TEXT SHOWN
MODALITY. Kant uses this word for that category (see Kant) which determines the relation of all the ideas of the judgment to our understanding. The logical modality of Kant is, therefore, the manner in which the understanding conceives the connexion and relation of ideas in a judgment; whether we leave something undecided, as in problematical judgments, or give the thing as true, as in assertory judgments, or are obliged to consider a certain connexion of ideas to be true, as in apodictical judgments. (For further information, see the article Kant.)

MODE; a particular system, or constitution of sounds, by which the octave is divided into certain intervals according to the genus. The doctrine of the ancients respecting modes is rendered somewhat obscure, by the difference among their authors as to the definitions, divisions and names of their modes. Some place the specific variations of tones, or modes, in the manner of division, or order of the concinnous parts; and others merely in the different tension of the whole; that is, as the whole series of notes are more acute or grave, or as they stand higher or lower in the great scale of sounds. While the ancient music was confined within the narrow bounds of the tetrachord, the heptachord, and octachord, there were only three modes admitted, whose fundamentals were one tone distant from each other. The gravest of these was called the Dorian; the Phrygian was in the middle, and the acutest was the Lydian. In dividing each of these tones into two intervals, place was given to two other modes, the Ionian and the Eolian; the first of which was inserted between the

Dorian and Phrygian, and the second between the Phrygian and Lydian. The system being at length extended both upward and downward, new modes were established, taking their denomination from the five first, by joining the preposition hyper (over or above) for those added at the acute extremity, and the preposition hypo (under) for those below. Thus the Lydian mode was followed by the Hyper-Dorian, the Hyper-Ionian, the Hyper-Phrygian, the Hyper-Æolian, and the Hyper-Lydian, in ascending; and the Dorian mode was succeeded by the Hypo-Lydian, Hypo-Eolian, Hypo-Phrygian, Hypo-Ionian, and the Hypo-Dorian, in descending. The moderns, however, only reckon two modes, the major and the minor. The major mode is that division of the octave by which the intervals between the third and fourth, and seventh and eighth, become half tones, and all the other intervals whole tones. The minor mode is that division by which the intervals between the second and third, and fifth and sixth, become half tones, and all the others whole tones. Another distinction also exists between the major and minor modes; the major mode is the same, both ascending and descending; but the minor mode in ascending sharpens the sixth and seventh, thereby removing the half tone from between the fifth and sixth to the seventh and eighth.

PARTS OF THE EXERCISE
1. Repeat the part of the dictionary entries above between "MODALITY. Kant uses" and "the article Kant.)", inclusive.
2. Condense the paragraph of the dictionary entries that begins "MODALITY. Kant uses this word" into a short bulleted list, keeping its main facts.

RAW DATA
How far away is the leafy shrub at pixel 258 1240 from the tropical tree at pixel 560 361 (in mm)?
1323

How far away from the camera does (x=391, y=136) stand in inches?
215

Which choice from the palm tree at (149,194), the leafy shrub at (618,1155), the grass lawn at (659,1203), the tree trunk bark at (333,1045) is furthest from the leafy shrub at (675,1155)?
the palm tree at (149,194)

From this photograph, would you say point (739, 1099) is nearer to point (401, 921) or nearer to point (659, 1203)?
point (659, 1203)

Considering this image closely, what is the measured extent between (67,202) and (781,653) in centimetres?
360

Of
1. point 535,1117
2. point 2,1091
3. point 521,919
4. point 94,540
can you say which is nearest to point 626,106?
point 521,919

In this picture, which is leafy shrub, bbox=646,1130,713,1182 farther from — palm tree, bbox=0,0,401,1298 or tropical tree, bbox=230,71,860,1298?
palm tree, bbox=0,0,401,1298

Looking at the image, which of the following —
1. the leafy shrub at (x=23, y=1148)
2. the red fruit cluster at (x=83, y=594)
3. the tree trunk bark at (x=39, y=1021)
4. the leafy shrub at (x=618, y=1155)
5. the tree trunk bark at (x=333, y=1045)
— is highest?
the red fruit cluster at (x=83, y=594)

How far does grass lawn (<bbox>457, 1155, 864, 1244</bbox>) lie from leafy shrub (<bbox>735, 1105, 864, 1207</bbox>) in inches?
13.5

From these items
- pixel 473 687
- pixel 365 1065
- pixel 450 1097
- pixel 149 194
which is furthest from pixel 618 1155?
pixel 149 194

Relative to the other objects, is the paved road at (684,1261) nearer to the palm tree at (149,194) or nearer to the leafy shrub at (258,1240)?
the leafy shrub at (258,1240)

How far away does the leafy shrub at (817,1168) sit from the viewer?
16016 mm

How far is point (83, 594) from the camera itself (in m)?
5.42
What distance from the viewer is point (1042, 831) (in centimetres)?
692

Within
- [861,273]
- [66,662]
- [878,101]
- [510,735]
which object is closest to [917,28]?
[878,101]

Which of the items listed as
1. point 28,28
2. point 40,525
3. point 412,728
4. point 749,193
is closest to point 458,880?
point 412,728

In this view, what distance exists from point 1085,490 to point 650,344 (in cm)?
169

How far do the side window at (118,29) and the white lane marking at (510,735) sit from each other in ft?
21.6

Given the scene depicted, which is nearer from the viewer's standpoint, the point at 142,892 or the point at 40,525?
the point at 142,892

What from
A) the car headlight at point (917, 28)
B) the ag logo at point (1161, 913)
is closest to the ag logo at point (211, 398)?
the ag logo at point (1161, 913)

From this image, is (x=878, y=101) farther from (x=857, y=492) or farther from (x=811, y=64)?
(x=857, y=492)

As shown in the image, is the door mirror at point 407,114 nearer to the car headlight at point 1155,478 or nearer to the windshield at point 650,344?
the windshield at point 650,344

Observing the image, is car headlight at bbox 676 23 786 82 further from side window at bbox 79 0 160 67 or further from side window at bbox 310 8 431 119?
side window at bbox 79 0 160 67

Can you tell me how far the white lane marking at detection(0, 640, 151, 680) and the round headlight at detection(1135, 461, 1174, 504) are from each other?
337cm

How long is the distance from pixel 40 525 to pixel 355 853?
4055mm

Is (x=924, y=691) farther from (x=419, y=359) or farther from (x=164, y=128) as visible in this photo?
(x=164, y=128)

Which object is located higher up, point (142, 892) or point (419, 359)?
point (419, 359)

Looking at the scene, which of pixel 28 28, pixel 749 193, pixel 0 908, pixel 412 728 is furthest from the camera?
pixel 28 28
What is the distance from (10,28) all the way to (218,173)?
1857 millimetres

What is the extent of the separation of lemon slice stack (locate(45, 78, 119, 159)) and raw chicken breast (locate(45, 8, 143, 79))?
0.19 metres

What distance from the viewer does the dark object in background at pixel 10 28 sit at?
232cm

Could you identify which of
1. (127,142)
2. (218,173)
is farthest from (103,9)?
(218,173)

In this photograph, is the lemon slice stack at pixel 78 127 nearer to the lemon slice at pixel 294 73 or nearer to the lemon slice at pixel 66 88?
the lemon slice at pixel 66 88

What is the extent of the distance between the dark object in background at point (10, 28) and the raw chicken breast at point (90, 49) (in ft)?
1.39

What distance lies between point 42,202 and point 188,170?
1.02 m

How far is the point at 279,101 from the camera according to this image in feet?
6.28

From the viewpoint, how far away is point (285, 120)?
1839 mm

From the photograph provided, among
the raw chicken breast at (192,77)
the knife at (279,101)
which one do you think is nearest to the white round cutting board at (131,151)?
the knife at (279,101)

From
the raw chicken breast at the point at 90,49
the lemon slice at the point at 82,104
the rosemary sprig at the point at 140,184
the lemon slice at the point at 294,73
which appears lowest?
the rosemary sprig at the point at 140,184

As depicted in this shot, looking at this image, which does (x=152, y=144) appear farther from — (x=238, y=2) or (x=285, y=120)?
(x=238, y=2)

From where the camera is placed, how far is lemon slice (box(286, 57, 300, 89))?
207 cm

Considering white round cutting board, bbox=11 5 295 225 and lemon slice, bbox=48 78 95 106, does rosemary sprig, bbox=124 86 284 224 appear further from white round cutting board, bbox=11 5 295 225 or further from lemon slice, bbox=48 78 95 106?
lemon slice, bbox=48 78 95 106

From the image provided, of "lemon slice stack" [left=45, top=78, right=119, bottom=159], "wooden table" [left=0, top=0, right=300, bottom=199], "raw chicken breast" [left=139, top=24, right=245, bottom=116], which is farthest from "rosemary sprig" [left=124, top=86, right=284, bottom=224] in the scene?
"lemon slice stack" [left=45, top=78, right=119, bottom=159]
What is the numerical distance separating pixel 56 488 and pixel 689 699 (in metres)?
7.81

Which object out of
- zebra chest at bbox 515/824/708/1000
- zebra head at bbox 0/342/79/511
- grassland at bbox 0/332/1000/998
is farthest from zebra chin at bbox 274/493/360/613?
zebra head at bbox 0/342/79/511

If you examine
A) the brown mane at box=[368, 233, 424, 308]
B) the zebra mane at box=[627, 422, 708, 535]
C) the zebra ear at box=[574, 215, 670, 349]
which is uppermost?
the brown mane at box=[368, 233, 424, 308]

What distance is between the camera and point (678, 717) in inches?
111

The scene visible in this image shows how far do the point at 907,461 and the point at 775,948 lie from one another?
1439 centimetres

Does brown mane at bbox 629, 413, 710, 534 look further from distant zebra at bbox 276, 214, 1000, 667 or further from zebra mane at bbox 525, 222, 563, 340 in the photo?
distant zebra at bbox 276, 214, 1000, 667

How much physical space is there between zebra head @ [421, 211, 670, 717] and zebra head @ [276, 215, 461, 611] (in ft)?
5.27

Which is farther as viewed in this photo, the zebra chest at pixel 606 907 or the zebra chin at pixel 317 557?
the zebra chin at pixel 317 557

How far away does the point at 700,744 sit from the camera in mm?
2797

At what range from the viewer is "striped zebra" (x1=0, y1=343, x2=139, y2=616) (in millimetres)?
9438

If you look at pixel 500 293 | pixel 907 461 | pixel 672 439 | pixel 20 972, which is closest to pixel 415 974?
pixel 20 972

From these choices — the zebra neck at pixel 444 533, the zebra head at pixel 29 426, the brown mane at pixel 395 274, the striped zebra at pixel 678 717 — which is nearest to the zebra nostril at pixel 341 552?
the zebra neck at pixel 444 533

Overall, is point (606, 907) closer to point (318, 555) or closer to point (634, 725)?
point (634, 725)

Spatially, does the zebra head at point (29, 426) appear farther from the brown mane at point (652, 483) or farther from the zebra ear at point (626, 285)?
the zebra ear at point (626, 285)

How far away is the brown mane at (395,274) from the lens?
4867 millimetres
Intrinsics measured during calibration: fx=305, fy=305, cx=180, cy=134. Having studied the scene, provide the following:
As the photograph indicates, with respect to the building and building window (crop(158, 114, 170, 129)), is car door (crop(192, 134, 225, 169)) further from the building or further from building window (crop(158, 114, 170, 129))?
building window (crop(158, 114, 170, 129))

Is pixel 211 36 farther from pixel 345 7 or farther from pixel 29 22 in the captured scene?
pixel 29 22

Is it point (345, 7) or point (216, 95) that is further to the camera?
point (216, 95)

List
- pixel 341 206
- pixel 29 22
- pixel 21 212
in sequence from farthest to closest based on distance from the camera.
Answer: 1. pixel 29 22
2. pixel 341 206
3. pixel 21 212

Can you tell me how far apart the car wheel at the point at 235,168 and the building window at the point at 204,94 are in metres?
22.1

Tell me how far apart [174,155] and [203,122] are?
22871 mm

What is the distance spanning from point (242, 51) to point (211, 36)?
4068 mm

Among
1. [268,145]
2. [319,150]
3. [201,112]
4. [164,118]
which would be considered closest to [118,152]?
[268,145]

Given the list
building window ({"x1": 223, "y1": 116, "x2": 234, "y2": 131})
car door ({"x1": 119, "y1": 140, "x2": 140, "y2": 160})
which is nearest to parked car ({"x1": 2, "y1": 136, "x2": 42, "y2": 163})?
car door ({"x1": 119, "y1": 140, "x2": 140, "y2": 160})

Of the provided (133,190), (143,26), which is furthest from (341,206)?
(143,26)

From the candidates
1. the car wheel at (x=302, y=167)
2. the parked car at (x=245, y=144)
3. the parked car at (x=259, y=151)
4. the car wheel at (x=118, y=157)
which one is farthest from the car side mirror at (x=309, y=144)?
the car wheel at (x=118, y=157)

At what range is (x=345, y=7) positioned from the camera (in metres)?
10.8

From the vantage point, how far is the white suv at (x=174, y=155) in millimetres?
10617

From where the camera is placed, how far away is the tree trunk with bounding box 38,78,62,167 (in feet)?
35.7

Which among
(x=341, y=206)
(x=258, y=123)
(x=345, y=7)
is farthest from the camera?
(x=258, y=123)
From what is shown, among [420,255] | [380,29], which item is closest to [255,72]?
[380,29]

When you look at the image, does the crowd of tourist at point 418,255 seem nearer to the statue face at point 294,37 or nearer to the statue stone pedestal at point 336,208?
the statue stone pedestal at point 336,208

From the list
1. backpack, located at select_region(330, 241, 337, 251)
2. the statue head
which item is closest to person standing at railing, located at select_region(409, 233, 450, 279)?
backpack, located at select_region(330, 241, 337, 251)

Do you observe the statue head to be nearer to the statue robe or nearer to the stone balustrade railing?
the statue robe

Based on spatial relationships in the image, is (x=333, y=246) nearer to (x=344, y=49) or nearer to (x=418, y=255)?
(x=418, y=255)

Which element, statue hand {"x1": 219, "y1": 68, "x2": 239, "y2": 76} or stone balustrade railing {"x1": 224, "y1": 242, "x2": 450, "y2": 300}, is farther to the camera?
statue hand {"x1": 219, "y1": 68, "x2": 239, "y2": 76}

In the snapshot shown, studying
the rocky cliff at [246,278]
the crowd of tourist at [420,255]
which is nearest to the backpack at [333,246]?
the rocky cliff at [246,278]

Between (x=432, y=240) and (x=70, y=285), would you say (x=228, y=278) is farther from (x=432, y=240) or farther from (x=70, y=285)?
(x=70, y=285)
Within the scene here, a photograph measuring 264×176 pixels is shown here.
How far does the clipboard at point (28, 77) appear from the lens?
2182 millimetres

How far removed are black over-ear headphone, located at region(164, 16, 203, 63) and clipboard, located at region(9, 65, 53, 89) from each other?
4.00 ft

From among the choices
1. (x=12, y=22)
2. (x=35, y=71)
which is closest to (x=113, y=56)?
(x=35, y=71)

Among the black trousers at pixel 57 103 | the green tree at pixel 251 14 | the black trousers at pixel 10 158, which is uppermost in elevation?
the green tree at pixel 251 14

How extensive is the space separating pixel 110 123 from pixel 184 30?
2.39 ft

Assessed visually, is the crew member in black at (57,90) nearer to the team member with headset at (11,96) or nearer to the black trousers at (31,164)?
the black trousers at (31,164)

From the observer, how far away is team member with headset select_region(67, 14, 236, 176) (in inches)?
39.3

FINAL RESULTS
1.
MODALITY. Kant uses this word for that category (see Kant) which determines the relation of all the ideas of the judgment to our understanding. The logical modality of Kant is, therefore, the manner in which the understanding conceives the connexion and relation of ideas in a judgment; whether we leave something undecided, as in problematical judgments, or give the thing as true, as in assertory judgments, or are obliged to consider a certain connexion of ideas to be true, as in apodictical judgments. (For further information, see the article Kant.)

2.
- Modality is Kant's term for the category that determines how all the ideas of a judgment relate to our understanding.
- Logical modality is the way the understanding conceives the connection of ideas in a judgment:
  - Problematical judgments leave something undecided.
  - Assertory judgments give the thing as true.
  - Apodictical judgments oblige us to consider a certain connection of ideas to be true.
- For more, see the article on Kant.